There are arrests, of course—six, to the best of my knowledge; but when they try to arrest one of the Palestinians, the activists swirl around and manage, with much difficulty, to extricate him from the clutches of the police.  One minor victory. Meanwhile, while I was busy, many things have happened. Uli, my former student, comes week after week to hold up a black flag with a pirate’s skull and bones; some have found this banner enigmatic, though  Uli says its message is self-evident, a perfect emblem of the settlers’ ways. Today one of the settlers manages to snatch it and tear it off the pole, which now, I have to admit, looks a little forlorn. Maybe it’s become a Buddhist flagpole, supporting the deep emptiness of all that is. Then Uli’s cellphone rings, and on the line is a former girlfriend of his, whom he describes as a nihilist or anarchist, utterly apolitical; and by a strange twist such as turns up regularly in Israel, this woman happens to be the sister of one of the settlers inside the building, and the sister’s children are with the former girlfriend and are supposed to be taken “home”, if a stolen piece of Palestinian land counts as home. What to do? Uli doesn’t want the children to be traumatized: “Wait an hour,” he suggests.

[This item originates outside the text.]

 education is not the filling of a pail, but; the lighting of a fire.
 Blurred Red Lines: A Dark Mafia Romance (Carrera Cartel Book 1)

And then—when? Some two hours or more have gone by– it’s over. The police drive  off with their captives. Eileen sees Palestinian children grasping stones and broken shards of ceramic in their fists. This is a new danger, worse than anything that has happened so far. She goes over to try to calm them, and others join her, and it works–or maybe the boys decide rightly by themselves. No tear gas or rubber bullets today.

On  the main road just beside us, while we’re still embroiled in the  melée, drums beating, people screaming,  a  Palestinian car,  brightly decorated with white ribbons, with bride and groom inside, painfully threads its way past this battle zone, somehow avoiding the jeeps of the Border Guards that block the way. Will they make it in time to the wedding?

About suffering they were never wrong,
The Old Masters: how well they understood
Its human position, how it takes place
When someone else is eating or opening a window or just walking dully along…

The Auden poem happens to be about us, Eileen and me: we spent this morning in Tel Aviv shopping for Misha’s wedding. Should I be feeling guilty for this great joy, this pleasure, when I could have been in south Hebron or Silwan or Nabi Saleh, when I could have bound up the wounds of the suffering and tried, at least, to free the slaves? No, I should not. But you know—it’s utterly impossible to make sense of these sharp transitions.  It’s crazy. One moment we’re having our espresso in Tel Aviv, and the next we’re here with the police and the settlers and the dust and the drums and the pain and the unanswerable questions and the hopelessness and the dread. Whatever god invented the world we inhabit didn’t think things through. I wish Him a speedy recovery.